25 Kasım Dünya uluslararası Kadına Şiddeti kınama günüdür.Şiddet insan doğasına aykırı olan bir yönelimdir.Zaman içersinde sahip olma egemenlik kurma insan emeğini sömürme yaklaşımı ortaya çıkınca bunu şiddet yoluna başvurarak gerçekleştirme anlayışı gelişmiştir.
Şiddet lanetlidir.bağrında her türlü kötülüğü taşır talan eder yok eder öldürür yerinden yurdundan Kadının en çok uğradığı saldırı.Tecavüz Tacizdir Bu durum şiddettin baskının egemen anlayış aracılığıyla toplumun yarısı olan kadın üzerinde yürütülür.hale gelirse bir politik tutum hali demektir işte tüm dünyada yaşanan manzara budur.Bu toplumun yarısı olan kadının hakkını hukukunu tanımamaktır.
Kadın ANADIR Evrende yaşamın devamı için insanlığa beşiklik yapandır.insanı doğurup büyüten ve toplumsal yaşama hazırlayan beşiktir.Savaşlarda en büyük acıyı yaşayan yine kadındır
Bu çerçevede 25 Kasım Kadının çığlığıdır.amaç sadece bugünü hatırlamak olmamalı yaşanan düzeye bakıldığında kadına şiddet insanlığa şiddettir.zira insanlığı yaşama hazırlayan kadındır.öyle ise kadın kendisine uygulanan şiddeti bugün de haykırırken Erkeğe düşen en büyük görev özeleştiri yapmak olmalıdır.Ancak kadın kaybettiği noktadan bu şekilde çıkabilir.erkeğin görevi güç ve destek vermek olmalıdır.

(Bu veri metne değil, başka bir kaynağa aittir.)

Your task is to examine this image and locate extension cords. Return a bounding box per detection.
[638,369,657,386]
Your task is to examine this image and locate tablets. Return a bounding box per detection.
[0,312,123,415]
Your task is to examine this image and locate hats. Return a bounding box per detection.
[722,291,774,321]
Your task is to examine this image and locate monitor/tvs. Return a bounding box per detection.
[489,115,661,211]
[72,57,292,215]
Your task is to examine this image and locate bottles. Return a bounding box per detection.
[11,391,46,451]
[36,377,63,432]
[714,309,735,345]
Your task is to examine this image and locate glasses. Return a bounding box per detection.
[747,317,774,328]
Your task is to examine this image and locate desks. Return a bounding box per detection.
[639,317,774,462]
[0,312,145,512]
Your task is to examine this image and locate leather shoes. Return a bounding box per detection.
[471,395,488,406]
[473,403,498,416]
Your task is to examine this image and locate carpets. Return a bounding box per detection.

Kadın özgür olmadan başta erkeğin ve tüm toplumun özgür olması mümkün değildir özgürlüğün olmadığı yerde ise ne Demokrasi gelişir ne insan haklarından bahsedilir.Eğer toplumun yarısı özgür değilse toplumun tümü özgür olamaz.Tabi bu özgürlüğü sadece felsefi belirlemelerle açıklamak yada dile getirmek sorunu çözmüyor.Özgürlüğün en temel sonucu ekonomiktir.yani insan emeğinin karşılığı alınabilmelidir yani herkes kendi emeği üzerinde hakkının ve hukukunun sahibi olmalıdır.Aksi halde özgürlük sadece soyut bir kavram olarak kalır.
Bir kez daha ortaya çıktı ki kadın her türlü baskıdan şiddetten kurtulmadıkça toplum bir bütün olarak baskıdan kurtulamaz ve gerçek anlamda özgürlüğü yaşayamaz.Kadına şiddettin her türlüsünü kınamak ve karşı durmak bir insanlık görevidir.